Em entrevista à DW África, o ativista de Cabinda denuncia a violência da polícia contra os manifestantes e dá conta da mobilização de comandos do Exército, agentes da Polícia de Intervenção Rápida e da Polícia Nacional numa "caça ao homem” para travar os ativistas.
Aarão Bula Tempo acusa João Lourenço de ser "cúmplice da degradação social” e diz que o Governo continua a discriminar Cabinda, enquanto as restantes províncias podem manifestar-se.
DW África: Em que circunstâncias foram detidos os 29 manifestantes em Cabinda, este sábado?

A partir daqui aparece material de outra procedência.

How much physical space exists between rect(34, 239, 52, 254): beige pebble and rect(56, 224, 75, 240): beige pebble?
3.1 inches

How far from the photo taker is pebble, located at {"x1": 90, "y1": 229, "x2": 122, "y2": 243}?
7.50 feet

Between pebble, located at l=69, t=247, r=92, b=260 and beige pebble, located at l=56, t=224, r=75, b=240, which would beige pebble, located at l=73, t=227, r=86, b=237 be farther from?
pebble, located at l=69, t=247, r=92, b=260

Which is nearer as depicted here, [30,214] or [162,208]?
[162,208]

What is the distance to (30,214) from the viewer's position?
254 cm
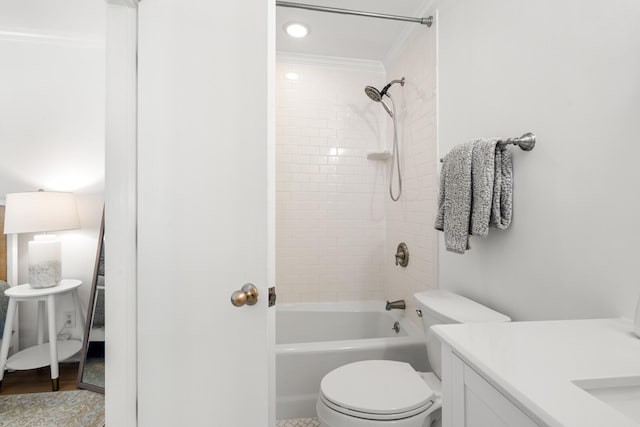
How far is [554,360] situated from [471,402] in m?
0.17

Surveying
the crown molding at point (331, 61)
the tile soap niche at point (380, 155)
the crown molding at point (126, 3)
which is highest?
the crown molding at point (331, 61)

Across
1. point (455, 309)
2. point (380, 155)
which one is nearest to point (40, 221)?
point (455, 309)

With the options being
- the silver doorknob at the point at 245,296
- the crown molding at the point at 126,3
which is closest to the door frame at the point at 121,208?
the crown molding at the point at 126,3

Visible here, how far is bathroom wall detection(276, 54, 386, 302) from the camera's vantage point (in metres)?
2.32

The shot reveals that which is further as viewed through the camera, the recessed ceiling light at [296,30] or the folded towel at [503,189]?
the recessed ceiling light at [296,30]

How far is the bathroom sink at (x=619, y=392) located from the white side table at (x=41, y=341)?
1.85m

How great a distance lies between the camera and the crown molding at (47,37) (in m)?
1.32

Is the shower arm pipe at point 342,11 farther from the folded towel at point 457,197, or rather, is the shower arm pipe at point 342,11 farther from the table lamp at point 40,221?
the table lamp at point 40,221

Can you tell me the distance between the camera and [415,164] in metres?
1.96

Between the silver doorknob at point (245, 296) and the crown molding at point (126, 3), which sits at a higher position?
the crown molding at point (126, 3)

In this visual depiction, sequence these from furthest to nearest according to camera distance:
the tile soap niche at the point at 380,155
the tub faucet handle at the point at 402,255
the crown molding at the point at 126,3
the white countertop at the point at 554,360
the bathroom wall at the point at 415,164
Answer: the tile soap niche at the point at 380,155 → the tub faucet handle at the point at 402,255 → the bathroom wall at the point at 415,164 → the crown molding at the point at 126,3 → the white countertop at the point at 554,360

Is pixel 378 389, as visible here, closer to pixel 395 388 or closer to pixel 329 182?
pixel 395 388

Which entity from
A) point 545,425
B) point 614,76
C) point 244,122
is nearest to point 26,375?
point 244,122

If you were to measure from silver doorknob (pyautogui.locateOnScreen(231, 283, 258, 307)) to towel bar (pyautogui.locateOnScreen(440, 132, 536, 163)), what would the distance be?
3.33ft
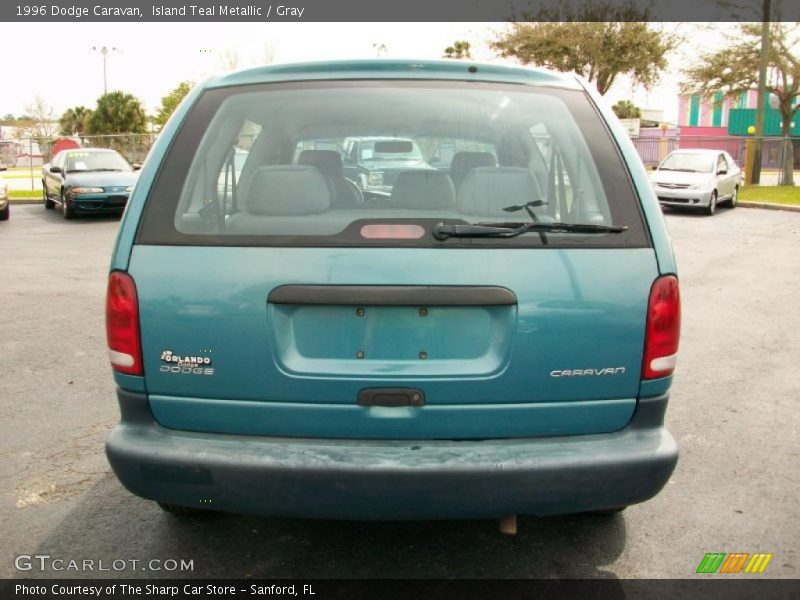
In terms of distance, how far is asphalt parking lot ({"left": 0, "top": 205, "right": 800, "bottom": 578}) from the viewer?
120 inches

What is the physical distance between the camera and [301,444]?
254 cm

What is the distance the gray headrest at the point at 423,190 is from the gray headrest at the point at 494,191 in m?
0.05

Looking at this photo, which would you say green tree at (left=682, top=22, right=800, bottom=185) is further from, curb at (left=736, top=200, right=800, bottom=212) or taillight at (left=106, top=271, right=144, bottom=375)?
taillight at (left=106, top=271, right=144, bottom=375)

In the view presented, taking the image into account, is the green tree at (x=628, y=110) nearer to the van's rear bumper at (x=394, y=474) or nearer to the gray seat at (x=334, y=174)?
the gray seat at (x=334, y=174)

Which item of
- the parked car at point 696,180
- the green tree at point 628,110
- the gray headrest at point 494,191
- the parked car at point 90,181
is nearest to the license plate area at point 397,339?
the gray headrest at point 494,191

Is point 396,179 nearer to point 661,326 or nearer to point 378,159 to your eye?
point 661,326

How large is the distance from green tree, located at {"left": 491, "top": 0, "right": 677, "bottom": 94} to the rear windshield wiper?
1428 inches

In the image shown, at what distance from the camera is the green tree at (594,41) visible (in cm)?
3694

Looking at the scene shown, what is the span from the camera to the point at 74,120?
71.6 m

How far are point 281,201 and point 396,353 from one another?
0.67 metres

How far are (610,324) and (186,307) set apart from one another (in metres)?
1.34

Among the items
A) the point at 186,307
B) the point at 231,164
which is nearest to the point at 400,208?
the point at 186,307

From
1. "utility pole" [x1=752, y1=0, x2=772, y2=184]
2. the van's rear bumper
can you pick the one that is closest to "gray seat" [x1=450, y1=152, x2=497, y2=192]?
the van's rear bumper

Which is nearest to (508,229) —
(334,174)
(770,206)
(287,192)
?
(287,192)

Aarão Bula Tempo (ABT): Quando se dirigiam ao local onde deveriam concentrar-se antes da marcha, passando por uma esquadra policial, os ativistas dos direitos humanos foram interpelados, detidos e espancados. Foram levados diretamente à investigação criminal. Outros ativistas foram apanhados no local da concentração, no Chiloango.

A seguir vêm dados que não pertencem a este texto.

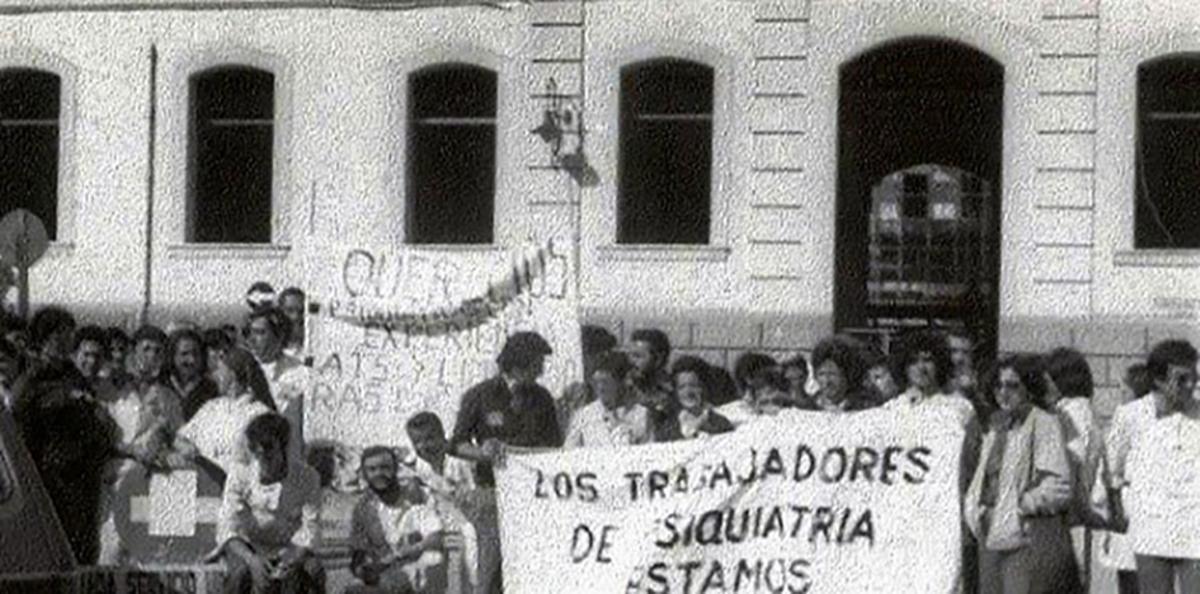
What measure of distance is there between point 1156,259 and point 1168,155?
402 mm

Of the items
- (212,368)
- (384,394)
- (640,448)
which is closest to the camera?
(640,448)

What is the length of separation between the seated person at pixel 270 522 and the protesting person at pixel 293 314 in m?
0.76

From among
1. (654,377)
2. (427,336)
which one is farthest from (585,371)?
(427,336)

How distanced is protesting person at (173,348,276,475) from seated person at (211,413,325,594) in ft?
1.65

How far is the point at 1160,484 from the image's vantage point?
10.3m

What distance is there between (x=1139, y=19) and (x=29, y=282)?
15.9 feet

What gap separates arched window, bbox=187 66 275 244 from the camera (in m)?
12.1

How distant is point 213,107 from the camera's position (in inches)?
481

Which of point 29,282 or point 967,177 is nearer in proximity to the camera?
point 967,177

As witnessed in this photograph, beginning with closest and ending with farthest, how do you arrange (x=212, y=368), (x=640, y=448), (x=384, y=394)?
(x=640, y=448)
(x=384, y=394)
(x=212, y=368)

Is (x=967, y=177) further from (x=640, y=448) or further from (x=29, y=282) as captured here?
(x=29, y=282)

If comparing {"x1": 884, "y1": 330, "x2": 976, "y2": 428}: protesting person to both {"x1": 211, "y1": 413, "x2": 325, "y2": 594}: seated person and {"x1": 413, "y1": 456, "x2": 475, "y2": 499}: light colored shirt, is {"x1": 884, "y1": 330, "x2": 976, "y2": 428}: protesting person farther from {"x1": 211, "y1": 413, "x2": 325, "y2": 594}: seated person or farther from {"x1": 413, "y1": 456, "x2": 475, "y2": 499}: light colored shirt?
{"x1": 211, "y1": 413, "x2": 325, "y2": 594}: seated person

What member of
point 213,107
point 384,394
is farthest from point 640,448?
point 213,107

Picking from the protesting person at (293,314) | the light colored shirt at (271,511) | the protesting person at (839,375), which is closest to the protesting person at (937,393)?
the protesting person at (839,375)
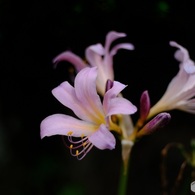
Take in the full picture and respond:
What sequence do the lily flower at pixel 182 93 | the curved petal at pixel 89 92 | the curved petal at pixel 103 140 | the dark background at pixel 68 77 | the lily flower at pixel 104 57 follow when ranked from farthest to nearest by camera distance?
the dark background at pixel 68 77
the lily flower at pixel 104 57
the lily flower at pixel 182 93
the curved petal at pixel 89 92
the curved petal at pixel 103 140

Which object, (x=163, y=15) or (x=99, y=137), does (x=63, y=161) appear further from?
(x=99, y=137)

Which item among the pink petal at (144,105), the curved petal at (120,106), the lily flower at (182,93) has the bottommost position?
the lily flower at (182,93)

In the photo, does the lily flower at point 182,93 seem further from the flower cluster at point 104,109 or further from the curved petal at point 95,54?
the curved petal at point 95,54

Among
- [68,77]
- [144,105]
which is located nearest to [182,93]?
[144,105]

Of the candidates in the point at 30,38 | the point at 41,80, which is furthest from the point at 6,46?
the point at 41,80

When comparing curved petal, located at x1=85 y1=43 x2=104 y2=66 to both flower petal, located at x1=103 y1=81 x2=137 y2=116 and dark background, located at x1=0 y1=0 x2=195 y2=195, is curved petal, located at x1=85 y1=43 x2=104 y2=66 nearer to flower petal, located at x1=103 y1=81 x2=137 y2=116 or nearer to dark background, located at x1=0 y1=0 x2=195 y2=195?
dark background, located at x1=0 y1=0 x2=195 y2=195

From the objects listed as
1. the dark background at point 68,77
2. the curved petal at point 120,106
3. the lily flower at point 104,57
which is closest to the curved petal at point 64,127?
the curved petal at point 120,106
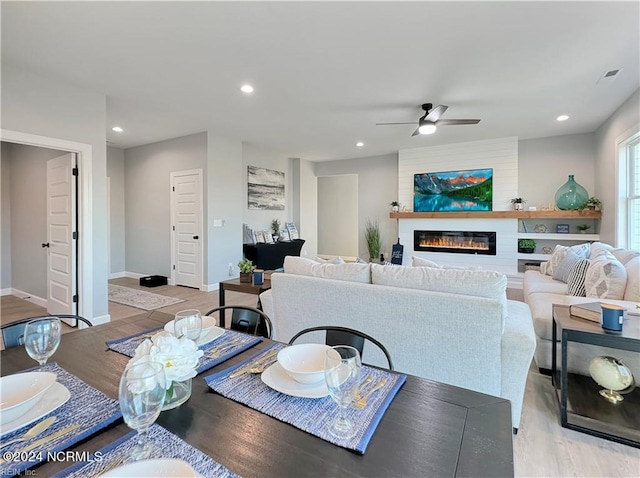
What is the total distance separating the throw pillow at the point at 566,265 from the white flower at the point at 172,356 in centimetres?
409

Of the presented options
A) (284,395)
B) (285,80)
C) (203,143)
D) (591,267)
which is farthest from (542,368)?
(203,143)

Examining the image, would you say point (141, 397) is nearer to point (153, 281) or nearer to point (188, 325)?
point (188, 325)

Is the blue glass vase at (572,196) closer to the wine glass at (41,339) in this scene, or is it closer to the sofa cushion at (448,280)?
the sofa cushion at (448,280)

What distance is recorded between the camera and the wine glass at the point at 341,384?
809 mm

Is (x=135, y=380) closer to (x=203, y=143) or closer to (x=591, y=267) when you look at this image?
(x=591, y=267)

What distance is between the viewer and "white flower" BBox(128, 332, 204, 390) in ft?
2.81

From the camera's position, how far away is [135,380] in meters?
0.72

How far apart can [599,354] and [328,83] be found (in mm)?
3369

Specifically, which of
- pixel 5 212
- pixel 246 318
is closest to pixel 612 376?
pixel 246 318

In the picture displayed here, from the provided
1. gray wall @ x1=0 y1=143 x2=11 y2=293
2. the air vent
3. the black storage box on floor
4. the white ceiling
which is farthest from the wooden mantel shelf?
gray wall @ x1=0 y1=143 x2=11 y2=293

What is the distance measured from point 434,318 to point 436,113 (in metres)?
2.79

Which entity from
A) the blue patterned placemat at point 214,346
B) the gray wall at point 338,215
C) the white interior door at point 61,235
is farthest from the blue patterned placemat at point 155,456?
the gray wall at point 338,215

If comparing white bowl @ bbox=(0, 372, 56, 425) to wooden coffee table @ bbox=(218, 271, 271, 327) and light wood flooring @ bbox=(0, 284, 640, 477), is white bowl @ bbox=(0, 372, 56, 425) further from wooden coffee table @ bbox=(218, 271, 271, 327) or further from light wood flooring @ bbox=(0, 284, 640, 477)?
wooden coffee table @ bbox=(218, 271, 271, 327)

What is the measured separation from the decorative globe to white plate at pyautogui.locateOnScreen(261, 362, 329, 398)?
2030 mm
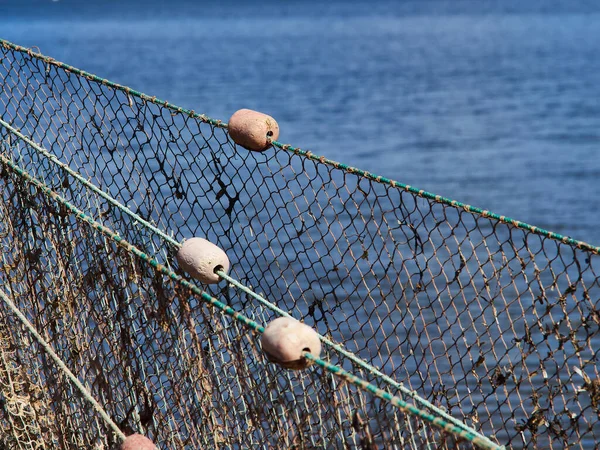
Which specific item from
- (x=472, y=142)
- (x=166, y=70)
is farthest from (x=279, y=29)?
(x=472, y=142)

DW África: O que é que os agentes da polícia alegaram para deter os ativistas?
ABT: Até hoje, não conseguem alegar nada. No dia 21 de novembro, os ativistas enviaram uma carta ao governador, informando-o da marcha. No dia 2 de dezembro, quando já se iam colando os panfletos, alguns ativistas foram detidos e fomos convidados para uma reunião com o vice-governador. Realizou-se o encontro e estávamos convencidos de que não havia qualquer proibição. A própria lei diz que, quando se informa o governador, este dá um documento de recepção – e eles deram. No prazo de 24 horas, se pretenderem proibir, devem pronunciar-se sobre a sua decisão, fundamentando-a – o que não aconteceu. Ontem [sábado, 16 de dezembro], surpreendentemente, acontecem as detenções. Eu, pessoalmente, fui-me entregar, porque eu é que sou o coordenador da marcha. Disse ‘vim-me entregar e, se houver razões, entrego-me para que me prendam'. Disseram que não podiam e eu fui para casa. Houve muita movimentação, até dos boinas vermelhas, os comandos, da Polícia de Intervenção Rápida e da Polícia Nacional, que começaram a caça ao homem para deter os ativistas.
DW África: Os manifestantes continuam detidos?
ABT: Não, às 23 horas deste sábado libertaram alguns e outros saíram mais tarde. Alguns terão de se apresentar na esquadra esta segunda-feira (18.01), para responder. Quer dizer que isto continua.
DW África: Muitas pessoas esperavam que a repressão dos protestos e situações deste género terminariam com uma mudança de poder em Angola. Acha que o que aconteceu este sábado deita por terra estas expetativas de mudança que muitos viram na Presidência de João Lourenço?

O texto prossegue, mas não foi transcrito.